Consigne
Selon le texte consacré à Richard III, entre quelles années Shakespeare a-t-il écrit cette pièce ?

Une soif intarissable de pouvoir
Jean-Michel Déprats, le traducteur
Note de mise en scène
La scénographie
Richard III ou la violation des sanctuaires
Duc de Gloucester, l’ambitieux Richard le bossu ne pense qu’à prendre la couronne royale à son frère, Edouard IV. Manipulateur de génie, il persuade celui-ci que leur frère Clarence complote contre lui. Clarence est enfermé dans la tour de Londres puis exécuté. A la mort d’Edouard IV, Richard devient régent. Sur le cercueil de ce dernier, il séduit sa veuve Lady Anne et fait ensuite enfermer et assassiner ses neveux afin qu’ils n’accèdent pas au trône. Richard se hâte de faire éliminer un à un les derniers fidèles du roi tandis que son ami Buckingham lui rallie le parlement et le peuple. Couronné roi, il répudie Anne pour épouser sa jeune nièce Elizabeth… Débute alors son règne de terreur. Buckingham, son ancien complice, soulève les troupes contre lui et Richard est tué dans la bataille.
C’est entre 1591 et 1592 que Shakespeare s’est consacré à l’écriture de Richard III, dernière pièce de sa tétralogie historique qui avait débuté avec les trois premières parties de Henry VI. Cette pièce fait état d’événements réels qui, à l’époque où Shakespeare la rédige, étaient encore récents dans l’esprit des spectateurs, prenant ainsi une forte résonance historique : la pièce se déroule lors de la guerre des Deux Roses, suite de guerres civiles entre la maison royale de Lancastre et la maison royale d’York qui prit fin en 1485 avec la mort de Richard III au champ d’honneur et l’accession au trône d’Henri VII.

Documents de référence
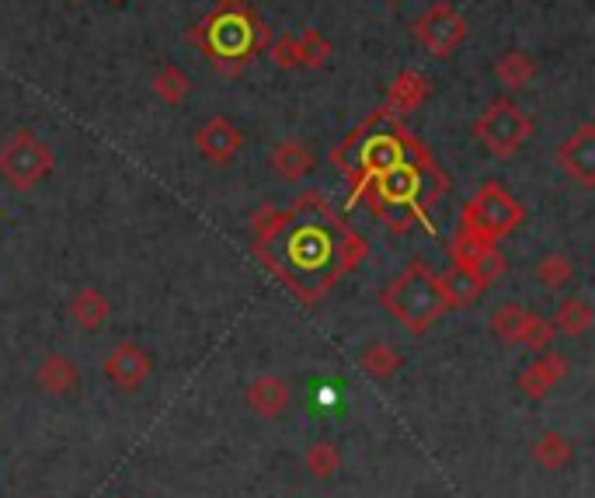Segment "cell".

Corrigé
Entre 1591 et 1592.